In 1984 and 1985, Arky and business partner Robert Baumstein attempted to take advantage of the depressed housing market in Houston. They purchased, at 70% of appraised value, 36 houses built by Gemcraft Homes. They arranged for straw buyers, who had good credit ratings, to apply for assumable Federal Housing Administration loans to purchase houses from Arky and Baumstein at full appraised value. A loan was for 95% of the purchase price when the straw buyer stated that he or she would occupy the house and 85% of the purchase price when the straw buyer stated that he or she would be a landlord. No straw buyer intended to occupy any of the houses. The straw buyers represented to HUD that they would pay all down payments and closing costs, knowing that Arky and Baumstein would provide such funds.
Immediately after taking title to a house, each straw buyer transferred the property back to Arky and Baumstein, who, in turn, sold it to the real buyer, who could not qualify for FHA financing but who assumed the FHA loan. The real buyer paid 100% of appraised value. Arky and Baumstein paid each straw buyer $2000 for using his or her good credit to obtain the loan. Arky and Baumstein took as profit the difference between the straw buyer's loan amount (85 or 95% of appraised value) and 70% of the appraised value, minus $2000 paid to the straw buyer and other expenses of closing.
Ultimately, HUD foreclosed on 29 of the properties and reported losses of $1 million. Arky and Baumstein were indicted for conspiring to make false statements to HUD in violation of 18 U.S.C. § 1010, which is a violation of 18 U.S.C. § 371 (Count I) and for making such statements in violation of 18 U.S.C. § 1010 (Count II).
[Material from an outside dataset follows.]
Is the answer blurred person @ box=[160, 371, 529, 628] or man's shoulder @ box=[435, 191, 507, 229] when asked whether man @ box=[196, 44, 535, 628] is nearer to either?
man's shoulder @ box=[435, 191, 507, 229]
Baumstein pleaded guilty to Count 2 and Count 1 was dismissed as to him. He testified for the government at Arky's trial and was sentenced to serve two years in prison, the first four months to be spent in a community treatment facility and the last 20 months to be suspended for five years probation. Several straw buyers were put on pre-trial diversion and also testified for the government at Arky's trial.
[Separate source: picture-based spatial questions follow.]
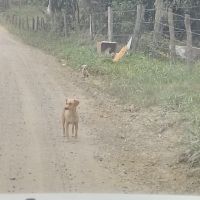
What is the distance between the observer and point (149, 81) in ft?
41.2

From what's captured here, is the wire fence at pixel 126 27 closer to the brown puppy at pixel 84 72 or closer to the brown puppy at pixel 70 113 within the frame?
the brown puppy at pixel 84 72

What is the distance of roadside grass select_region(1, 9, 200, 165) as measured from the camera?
9.40 m

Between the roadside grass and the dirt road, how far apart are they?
0.98 feet

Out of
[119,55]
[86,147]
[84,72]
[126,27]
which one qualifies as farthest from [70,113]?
[126,27]

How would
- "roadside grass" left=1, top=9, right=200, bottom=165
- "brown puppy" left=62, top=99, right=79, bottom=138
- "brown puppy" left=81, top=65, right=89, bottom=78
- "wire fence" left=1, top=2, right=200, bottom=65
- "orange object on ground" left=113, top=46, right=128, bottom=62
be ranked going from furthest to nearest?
"wire fence" left=1, top=2, right=200, bottom=65 → "orange object on ground" left=113, top=46, right=128, bottom=62 → "brown puppy" left=81, top=65, right=89, bottom=78 → "roadside grass" left=1, top=9, right=200, bottom=165 → "brown puppy" left=62, top=99, right=79, bottom=138

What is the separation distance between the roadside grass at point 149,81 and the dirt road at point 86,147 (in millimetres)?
297

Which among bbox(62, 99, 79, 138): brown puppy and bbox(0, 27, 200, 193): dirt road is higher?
bbox(62, 99, 79, 138): brown puppy

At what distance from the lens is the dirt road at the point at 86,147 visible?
21.1 ft

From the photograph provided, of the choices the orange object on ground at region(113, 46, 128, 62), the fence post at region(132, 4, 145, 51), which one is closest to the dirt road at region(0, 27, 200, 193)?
the orange object on ground at region(113, 46, 128, 62)

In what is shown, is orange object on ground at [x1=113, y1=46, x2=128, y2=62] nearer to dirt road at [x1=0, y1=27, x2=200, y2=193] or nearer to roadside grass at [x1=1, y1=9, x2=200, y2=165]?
roadside grass at [x1=1, y1=9, x2=200, y2=165]

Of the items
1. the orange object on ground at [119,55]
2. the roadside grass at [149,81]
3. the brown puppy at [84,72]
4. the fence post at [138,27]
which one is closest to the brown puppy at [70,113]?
the roadside grass at [149,81]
At the trial, the court directed a verdict of not guilty on Count 2, and the jury found Arky guilty on Count 1. The district court entered judgment accordingly and sentenced Arky to serve two years in prison, to pay a $5000 fine, and to pay $10,000 restitution. Arky filed notice of appeal which, pursuant to Fed. R. App. P. 4(b), is treated as timely.
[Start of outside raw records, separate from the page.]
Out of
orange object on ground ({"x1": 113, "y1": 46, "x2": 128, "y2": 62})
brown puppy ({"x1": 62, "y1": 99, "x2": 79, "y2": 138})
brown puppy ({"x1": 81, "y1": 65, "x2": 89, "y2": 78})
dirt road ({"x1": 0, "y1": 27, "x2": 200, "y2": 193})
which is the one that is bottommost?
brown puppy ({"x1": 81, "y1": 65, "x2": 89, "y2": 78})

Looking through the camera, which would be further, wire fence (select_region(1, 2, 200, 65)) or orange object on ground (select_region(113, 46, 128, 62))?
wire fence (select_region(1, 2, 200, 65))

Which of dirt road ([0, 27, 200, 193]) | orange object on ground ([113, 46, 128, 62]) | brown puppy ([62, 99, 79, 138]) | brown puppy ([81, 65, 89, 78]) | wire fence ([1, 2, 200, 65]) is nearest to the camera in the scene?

Arky raises five points of error on appeal. He argues that (1) the evidence was insufficient to support his conviction for conspiracy to violate 18 U.S.C. § 1010; (2) the evidence was insufficient to prove that any conspiracy occurred within the applicable statute of limitations; (3) the trial court committed reversible error in not instructing the jury that they must find an overt act within the limitations period; (4) the trial court committed reversible error in failing to give "accomplice witness" instructions regarding the testimony of several of the witnesses; and (5) that the trial court erred in relying on the pre-sentence report's assessment of the government's loss caused by Arky's criminal acts. None of these objections have merit. We therefore affirm Arky's conviction.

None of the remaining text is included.